Liderin emri üstüne diğer çocuklar arkalarına bakmadan koşmaya başladı.
Yeom Ga gülümsedi.
“Size kim o izni verdi?”
Saldıran kişiler onlardı, öyle kolay kurtulamayacaklardı. Ona karışan herkesi öldürmeliydi.
“Hepsini yakalayın…”
-Çat!
“Ağh!”
“!?”
Yeom Ga suskun kalmıştı.
O neydi öyle?
Kaçmaya çalışan çocuk bir anda çalılara çekilip ortadan kaybolmuştu. Etrafta sessizlik hakimdir. İki çocuk bir anda etrafındaki gölgeye bakmaya başladı.
-Çatır çatır!
Tek duyulan şey çimenlerin haşırtısıydı. Çok korkunç bir sesti.
“N-Ne?”
“O ses neydi öyle?”
Çocuklar artık etrafına bakmaya başladı. Sonrasında bir ses daha geldi.
-Oink oink!
O ne öyle?
Domuz ciyaklamasına benziyordu. Ancak garip bir bakışı üstlerinde hissediyorlardı. Sonrasında bir şey karşılarında duruyordu.
“?!”
Çocukların yüzünün rengi değişmişti.
-Küt!
O bacakları olan şey insan değil. Yüzü ne kadar kurda benzese de aslında büyük farklar vardı. Normal bir kurttan 2 kat büyüktü ve gözleri fare gibiydi.
“B-Bu ne böyle?”
“Bu kadar büyük kurtlar var mıydı?!”
“Çok büyük…”
-Oink oink!
Canavar bir anda ağzını açtı ve keskin dişlerini gösterdi.
-Ah!
Bir anda çocuk bağırdı.
“Kaçın!”
Bağırdıktan sonra sağa döndüler ve…
-Bam!
Canavar çocuklara yetişmişti.
-Ham!
“Ahhhh!”
Canavar baldırını ısırmıştı. Ve deli gibi çene gücü sayesinde çocuğu parçalamıştı.
-Güm!
“Ağh!”
Çocuğu birkaç kez ısırsa bile çocuk çoktan bilincini kaybetmişti. Baldırı parçalanmıştı. Sonrasında canavar çocuğun kafasından başlayarak tamamen yutmuştu.
-Ham ham!
Bayrağı koruyan çocukların beti benzi atmıştı. Gözleri önünde bir canavar duruyordu. Yeom Ga da aynı şekildeydi.
“Sikeyim.”
Enerjisi mühürlüyken neden bu canavar onların karşısındaydı? Normal bir canavar da değildi. Hatta normal bir kurda karşı çıplak elle gelemezdi. O canavarın boyutunu da düşününce… Çok zorlanacaklardı. Canlarını feda etmeleri gerekiyordu.
“Kaçsak mı?”
Artık bayrağı koruyamazlardı. Ancak kimse o bayrağı da bırakmak istemiyorlardı. Sonrasında…
-Oink oink!
Çocuğu yutan canavar onlara baktı. Yeom Ga hemen bağırmak istese de;
“Kaç-”
-Bam!
-Ciyyyyk
Canavar beş adım attıktan sonra bir şey gördü ve çığlık atarak geri adım attı. Yönünü değiştirmişti.
-Foş!
Bir anda canavar kaçan çocuklara doğru yönelmişti. Kaçan çocuklardan biri bağırdı.

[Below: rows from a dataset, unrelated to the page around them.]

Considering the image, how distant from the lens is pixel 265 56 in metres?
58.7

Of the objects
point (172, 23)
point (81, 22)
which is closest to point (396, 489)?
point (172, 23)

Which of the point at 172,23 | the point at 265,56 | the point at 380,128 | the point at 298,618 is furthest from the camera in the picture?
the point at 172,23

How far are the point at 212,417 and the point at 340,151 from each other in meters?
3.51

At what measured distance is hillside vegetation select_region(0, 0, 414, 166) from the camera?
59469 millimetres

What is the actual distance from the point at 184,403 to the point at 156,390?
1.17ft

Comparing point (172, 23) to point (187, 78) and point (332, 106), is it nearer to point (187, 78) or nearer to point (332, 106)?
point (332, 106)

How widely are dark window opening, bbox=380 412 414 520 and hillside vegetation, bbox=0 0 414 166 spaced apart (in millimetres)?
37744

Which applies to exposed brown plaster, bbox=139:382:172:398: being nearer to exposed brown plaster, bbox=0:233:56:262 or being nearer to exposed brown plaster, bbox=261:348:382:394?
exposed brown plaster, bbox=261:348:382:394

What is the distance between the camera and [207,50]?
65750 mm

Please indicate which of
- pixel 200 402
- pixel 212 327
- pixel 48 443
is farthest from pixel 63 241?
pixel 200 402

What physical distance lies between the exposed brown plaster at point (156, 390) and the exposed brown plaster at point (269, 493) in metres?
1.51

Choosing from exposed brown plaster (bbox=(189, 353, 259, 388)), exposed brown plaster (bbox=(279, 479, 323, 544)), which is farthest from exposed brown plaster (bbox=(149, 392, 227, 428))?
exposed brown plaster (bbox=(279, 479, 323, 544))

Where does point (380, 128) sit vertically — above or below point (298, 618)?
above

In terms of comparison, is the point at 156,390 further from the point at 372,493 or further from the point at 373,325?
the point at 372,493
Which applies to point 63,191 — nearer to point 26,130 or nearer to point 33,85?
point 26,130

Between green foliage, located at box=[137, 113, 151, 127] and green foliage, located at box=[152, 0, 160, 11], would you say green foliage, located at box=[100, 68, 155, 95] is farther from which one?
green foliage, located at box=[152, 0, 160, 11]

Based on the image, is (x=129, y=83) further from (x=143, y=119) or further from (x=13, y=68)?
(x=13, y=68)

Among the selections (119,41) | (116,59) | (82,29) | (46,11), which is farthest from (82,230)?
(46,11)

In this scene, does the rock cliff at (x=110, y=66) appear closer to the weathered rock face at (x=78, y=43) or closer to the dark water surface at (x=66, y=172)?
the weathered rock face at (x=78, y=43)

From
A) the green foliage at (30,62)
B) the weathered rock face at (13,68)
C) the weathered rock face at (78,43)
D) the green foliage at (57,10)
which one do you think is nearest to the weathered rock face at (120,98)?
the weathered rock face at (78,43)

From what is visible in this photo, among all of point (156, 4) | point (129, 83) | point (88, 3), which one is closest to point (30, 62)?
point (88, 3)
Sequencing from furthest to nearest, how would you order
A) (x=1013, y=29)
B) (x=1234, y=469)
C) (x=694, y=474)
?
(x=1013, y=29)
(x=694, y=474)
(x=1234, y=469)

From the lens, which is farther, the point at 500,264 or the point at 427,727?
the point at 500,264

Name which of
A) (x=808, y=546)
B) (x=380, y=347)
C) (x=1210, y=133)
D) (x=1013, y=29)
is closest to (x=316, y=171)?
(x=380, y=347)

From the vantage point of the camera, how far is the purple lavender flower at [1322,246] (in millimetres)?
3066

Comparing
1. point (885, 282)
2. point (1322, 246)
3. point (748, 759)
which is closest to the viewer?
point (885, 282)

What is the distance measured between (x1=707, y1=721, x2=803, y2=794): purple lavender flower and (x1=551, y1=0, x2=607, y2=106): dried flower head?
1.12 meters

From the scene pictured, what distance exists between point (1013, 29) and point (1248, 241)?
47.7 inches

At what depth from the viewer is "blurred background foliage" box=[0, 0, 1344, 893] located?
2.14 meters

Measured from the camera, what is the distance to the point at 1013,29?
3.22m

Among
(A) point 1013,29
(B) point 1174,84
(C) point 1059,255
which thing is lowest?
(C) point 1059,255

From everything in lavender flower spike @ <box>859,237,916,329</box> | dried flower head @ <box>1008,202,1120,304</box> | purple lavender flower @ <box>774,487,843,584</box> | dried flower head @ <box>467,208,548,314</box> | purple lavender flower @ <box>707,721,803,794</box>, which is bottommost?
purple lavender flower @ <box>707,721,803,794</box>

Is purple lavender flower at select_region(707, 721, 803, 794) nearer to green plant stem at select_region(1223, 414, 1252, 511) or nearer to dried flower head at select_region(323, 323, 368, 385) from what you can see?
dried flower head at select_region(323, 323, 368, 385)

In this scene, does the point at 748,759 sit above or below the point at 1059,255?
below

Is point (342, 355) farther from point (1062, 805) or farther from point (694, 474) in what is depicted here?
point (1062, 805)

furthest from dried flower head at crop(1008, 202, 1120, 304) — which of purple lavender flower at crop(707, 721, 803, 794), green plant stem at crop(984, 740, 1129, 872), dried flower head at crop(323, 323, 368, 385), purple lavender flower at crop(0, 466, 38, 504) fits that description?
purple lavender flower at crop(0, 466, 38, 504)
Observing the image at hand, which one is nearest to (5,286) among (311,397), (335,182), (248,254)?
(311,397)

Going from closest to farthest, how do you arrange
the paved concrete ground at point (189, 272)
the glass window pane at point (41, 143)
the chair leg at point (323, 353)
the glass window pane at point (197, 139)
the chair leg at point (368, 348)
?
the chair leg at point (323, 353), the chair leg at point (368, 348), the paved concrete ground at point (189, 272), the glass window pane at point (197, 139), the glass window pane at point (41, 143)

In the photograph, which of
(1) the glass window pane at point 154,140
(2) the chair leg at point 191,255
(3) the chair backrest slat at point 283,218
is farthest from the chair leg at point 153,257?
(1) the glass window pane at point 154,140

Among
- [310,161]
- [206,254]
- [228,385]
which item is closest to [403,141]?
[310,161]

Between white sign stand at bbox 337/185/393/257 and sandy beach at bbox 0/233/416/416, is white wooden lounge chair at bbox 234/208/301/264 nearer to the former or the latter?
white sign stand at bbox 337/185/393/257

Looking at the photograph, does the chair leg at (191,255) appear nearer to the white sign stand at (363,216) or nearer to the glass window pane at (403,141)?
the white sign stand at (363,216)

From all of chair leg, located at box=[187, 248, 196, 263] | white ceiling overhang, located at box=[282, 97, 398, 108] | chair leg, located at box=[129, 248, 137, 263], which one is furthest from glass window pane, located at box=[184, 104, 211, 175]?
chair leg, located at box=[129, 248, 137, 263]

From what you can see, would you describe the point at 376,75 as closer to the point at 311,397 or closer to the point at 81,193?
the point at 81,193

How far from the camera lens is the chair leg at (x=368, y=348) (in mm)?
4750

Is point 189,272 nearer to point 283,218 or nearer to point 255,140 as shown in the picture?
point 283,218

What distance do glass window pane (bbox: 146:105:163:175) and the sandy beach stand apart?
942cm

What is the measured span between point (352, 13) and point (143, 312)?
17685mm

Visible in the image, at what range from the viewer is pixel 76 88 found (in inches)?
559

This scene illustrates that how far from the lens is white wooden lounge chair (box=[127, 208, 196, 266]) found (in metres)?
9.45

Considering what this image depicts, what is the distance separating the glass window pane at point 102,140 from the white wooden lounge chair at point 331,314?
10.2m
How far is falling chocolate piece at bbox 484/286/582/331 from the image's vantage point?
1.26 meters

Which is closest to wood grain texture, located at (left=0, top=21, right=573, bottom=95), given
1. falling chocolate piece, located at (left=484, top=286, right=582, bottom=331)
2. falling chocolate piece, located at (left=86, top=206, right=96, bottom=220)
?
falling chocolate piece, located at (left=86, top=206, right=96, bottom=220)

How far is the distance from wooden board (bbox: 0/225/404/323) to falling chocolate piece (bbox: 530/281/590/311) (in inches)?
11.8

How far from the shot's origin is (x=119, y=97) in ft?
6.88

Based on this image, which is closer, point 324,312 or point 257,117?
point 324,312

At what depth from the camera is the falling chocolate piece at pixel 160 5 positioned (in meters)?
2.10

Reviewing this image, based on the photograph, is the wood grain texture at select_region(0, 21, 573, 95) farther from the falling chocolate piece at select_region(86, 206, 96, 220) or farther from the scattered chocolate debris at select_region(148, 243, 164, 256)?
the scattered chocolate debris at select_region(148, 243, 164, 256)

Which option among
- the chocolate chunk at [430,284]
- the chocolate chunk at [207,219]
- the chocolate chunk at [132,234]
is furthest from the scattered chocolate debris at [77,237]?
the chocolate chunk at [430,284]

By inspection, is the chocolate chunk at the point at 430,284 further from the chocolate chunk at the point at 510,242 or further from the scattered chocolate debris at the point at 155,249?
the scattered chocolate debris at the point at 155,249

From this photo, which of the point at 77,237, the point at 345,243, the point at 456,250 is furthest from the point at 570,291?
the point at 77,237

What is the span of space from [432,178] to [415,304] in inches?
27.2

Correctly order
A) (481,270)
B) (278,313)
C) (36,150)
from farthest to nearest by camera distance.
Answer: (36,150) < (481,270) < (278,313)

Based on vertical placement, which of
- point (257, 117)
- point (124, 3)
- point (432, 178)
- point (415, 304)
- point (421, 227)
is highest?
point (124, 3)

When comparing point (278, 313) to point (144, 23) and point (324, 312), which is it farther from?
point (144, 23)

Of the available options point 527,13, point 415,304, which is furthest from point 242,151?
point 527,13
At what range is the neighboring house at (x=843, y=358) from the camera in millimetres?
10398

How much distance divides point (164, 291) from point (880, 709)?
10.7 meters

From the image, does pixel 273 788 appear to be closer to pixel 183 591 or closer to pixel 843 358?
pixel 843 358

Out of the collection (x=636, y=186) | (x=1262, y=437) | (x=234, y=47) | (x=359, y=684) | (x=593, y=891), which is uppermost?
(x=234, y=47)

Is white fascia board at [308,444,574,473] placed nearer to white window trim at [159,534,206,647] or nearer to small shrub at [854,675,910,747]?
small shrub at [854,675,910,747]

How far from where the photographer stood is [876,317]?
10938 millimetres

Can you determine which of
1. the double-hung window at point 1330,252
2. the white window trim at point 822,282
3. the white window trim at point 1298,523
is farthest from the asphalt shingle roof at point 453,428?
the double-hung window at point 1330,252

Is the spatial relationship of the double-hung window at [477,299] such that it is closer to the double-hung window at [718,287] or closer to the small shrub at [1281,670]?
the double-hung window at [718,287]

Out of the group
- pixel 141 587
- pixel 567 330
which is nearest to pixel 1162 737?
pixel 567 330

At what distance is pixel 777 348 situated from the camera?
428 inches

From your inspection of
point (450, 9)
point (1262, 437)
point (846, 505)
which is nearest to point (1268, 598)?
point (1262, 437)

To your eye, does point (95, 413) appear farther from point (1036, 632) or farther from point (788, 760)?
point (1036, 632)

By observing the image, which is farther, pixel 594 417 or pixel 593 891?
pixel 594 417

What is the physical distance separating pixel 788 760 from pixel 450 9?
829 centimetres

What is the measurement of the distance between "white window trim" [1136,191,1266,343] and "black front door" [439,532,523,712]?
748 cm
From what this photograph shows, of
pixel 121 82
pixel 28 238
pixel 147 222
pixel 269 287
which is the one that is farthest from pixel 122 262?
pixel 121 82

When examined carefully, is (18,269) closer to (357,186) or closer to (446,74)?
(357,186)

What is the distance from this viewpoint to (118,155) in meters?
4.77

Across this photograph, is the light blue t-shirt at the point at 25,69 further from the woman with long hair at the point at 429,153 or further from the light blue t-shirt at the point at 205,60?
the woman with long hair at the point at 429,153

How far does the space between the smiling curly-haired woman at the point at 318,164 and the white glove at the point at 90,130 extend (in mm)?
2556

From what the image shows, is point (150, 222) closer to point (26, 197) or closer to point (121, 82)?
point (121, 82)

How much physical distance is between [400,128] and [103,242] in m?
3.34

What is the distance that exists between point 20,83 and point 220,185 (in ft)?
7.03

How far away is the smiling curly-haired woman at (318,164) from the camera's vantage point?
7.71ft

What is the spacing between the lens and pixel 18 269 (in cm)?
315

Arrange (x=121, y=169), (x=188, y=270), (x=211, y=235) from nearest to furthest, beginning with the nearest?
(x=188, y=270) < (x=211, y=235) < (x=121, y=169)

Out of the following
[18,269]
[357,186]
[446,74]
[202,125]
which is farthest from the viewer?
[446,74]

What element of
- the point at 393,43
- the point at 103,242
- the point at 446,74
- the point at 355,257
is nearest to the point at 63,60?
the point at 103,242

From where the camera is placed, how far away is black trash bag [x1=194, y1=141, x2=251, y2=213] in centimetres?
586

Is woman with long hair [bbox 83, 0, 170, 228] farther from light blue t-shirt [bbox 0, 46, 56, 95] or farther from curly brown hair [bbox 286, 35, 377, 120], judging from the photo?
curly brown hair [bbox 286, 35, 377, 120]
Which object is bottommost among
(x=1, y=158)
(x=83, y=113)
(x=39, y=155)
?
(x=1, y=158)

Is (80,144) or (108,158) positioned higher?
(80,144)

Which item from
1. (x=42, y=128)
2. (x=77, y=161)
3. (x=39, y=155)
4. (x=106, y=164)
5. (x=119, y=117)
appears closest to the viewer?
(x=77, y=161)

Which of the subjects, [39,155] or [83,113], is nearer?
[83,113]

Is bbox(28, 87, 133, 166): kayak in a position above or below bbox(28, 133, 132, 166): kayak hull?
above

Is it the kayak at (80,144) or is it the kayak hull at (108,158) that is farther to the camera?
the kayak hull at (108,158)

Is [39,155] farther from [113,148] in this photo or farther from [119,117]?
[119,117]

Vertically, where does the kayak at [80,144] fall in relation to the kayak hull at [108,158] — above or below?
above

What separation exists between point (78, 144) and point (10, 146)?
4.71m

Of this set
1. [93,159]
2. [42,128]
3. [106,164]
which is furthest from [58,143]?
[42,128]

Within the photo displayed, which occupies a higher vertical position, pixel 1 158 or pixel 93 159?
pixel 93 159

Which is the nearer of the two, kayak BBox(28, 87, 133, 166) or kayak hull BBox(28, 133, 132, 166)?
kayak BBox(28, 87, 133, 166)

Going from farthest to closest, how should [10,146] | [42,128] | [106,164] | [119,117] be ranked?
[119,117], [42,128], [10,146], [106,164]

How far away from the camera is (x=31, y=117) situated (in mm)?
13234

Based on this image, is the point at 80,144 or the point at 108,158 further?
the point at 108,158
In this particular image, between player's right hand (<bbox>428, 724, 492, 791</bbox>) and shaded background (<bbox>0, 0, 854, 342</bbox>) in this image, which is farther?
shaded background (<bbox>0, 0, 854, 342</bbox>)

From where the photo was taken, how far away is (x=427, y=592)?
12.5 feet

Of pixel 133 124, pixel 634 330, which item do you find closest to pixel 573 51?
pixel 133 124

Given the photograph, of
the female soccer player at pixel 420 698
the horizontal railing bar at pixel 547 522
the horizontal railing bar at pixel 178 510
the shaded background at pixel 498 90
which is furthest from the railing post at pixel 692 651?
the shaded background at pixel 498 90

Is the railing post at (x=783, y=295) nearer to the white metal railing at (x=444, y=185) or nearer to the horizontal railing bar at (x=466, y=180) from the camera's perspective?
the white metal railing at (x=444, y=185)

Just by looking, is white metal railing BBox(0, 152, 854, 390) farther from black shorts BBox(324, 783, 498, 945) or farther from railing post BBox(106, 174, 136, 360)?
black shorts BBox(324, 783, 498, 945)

“N-Neden bu bir anda yönünü değiştirdi?”
Yeom Ga homurdandı.
“Ben nereden bileyim ulan?”
O bile durumu anlamamıştı. Bir şeyden dolayı kaçtığını anlamıştı ama ne olduğunu bilmiyordu. Arkasını döndü.
“Bayrak?”
“Huff! Huff!”
“Ahh.”
Üç çocuk deliler gibi kaçıyordu. Spesifik bir yönde değil, gördükleri ilk boşluğa koşuyorlardı.
“Sikeyim! Sokayım ya!”
Bir çocuk daha yakalanmıştı. İç enerjileri mühürlü olduğu için yeterince hızlı koşamıyorlardı. Ancak o canavar bir at gibiydi.
“Hepimiz ölecek miyiz?”
O sırada koşan bir çocuk insana benzeyen gölge görmüştü. O şeyin insan olduğunu anladığı anda da rahatladı.
“Kim var orada?”
Onu gördüğü gibi tanımıştı. Çocuğun boğazını parçalayarak birinci olan çocuk karşısındaydı. Başka bir olay olsaydı ondan kaçardı ancak umutsuz durumdaydı.
“Y-Yardım et bize!”
O çocuğun da takımı olmalıydı. Belki birlikte o canavar karşı gelebilirlerdi. Peki ya neden bütün vücudu kan içindeydi?
-Ah!
Hatta resmen mutluluktan uçar gibi bir yüzü vardı.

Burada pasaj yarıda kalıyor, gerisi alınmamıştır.